A week passed, during which time nothing strange occurred. Ocelot, for one, was glad of that, as being in a constant state of heightened stress was not something he liked to sustain for long periods.

No one had turned up anything regarding the strange occurrences. Harry had called back and told Ocelot that his leads had all come up empty; he had once again suggested the possibility that the team had simply had too much to drink and that, added to their general nervousness, had produced the hallucinations. Ocelot was not inclined to believe that, but since he had nothing else to go on, he had just let it drop. As long as it didn't happen again, he was willing to put it behind him.

He and Kestrel had seen each other several times that week. The next time they had gotten together, she had told him that she'd asked Gabriel if he had anything to do with the occurrences, and he had assured her that he had not. She told Ocelot that Gabriel had even volunteered to do a bit of detective work of his own to try to find the cause, but that he wasn't confident that he would have any better luck than Harry had. By the end of the week, he had likewise come up with no leads.

The rest of the team was preparing to leave town as they usually did following completed runs. Ocelot knew that Joe had a piece of wild land somewhere outside Seattle where he spent time communing with the wilderness, and that `Wraith almost always went somewhere and didn't tell anybody where he went. Winterhawk, as usual, was getting ready to return to his home in England for a couple of months of relaxation and spell research. Ocelot had come by the mage's apartment to see him off; as the only team member who spent most of his between-run time in Seattle, Ocelot wanted a last chance to talk to everybody before they scattered to the four winds.

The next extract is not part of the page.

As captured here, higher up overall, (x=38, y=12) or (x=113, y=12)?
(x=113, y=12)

Right now, Ocelot sat on the couch drinking a Guinness (`Hawk didn't keep cheap beer around) and watching the mage finish up his packing. "Won't be coming to visit me this time, will you?" Winterhawk asked cheerfully, zipping up a small leather bag. Since he had almost everything he needed at his home outside London, packing didn't consist of much. "I'd imagine you've better things to do with your time this break."

Ocelot nodded. "Yeah, sorry, but Kestrel wins out over you and Aubrey."

"I'd be worried to hear you say anything else." Winterhawk grinned, tossing the bag on the couch. "Well, that's that. My plane leaves tonight, and I must say I'll be glad to get away from here for a bit."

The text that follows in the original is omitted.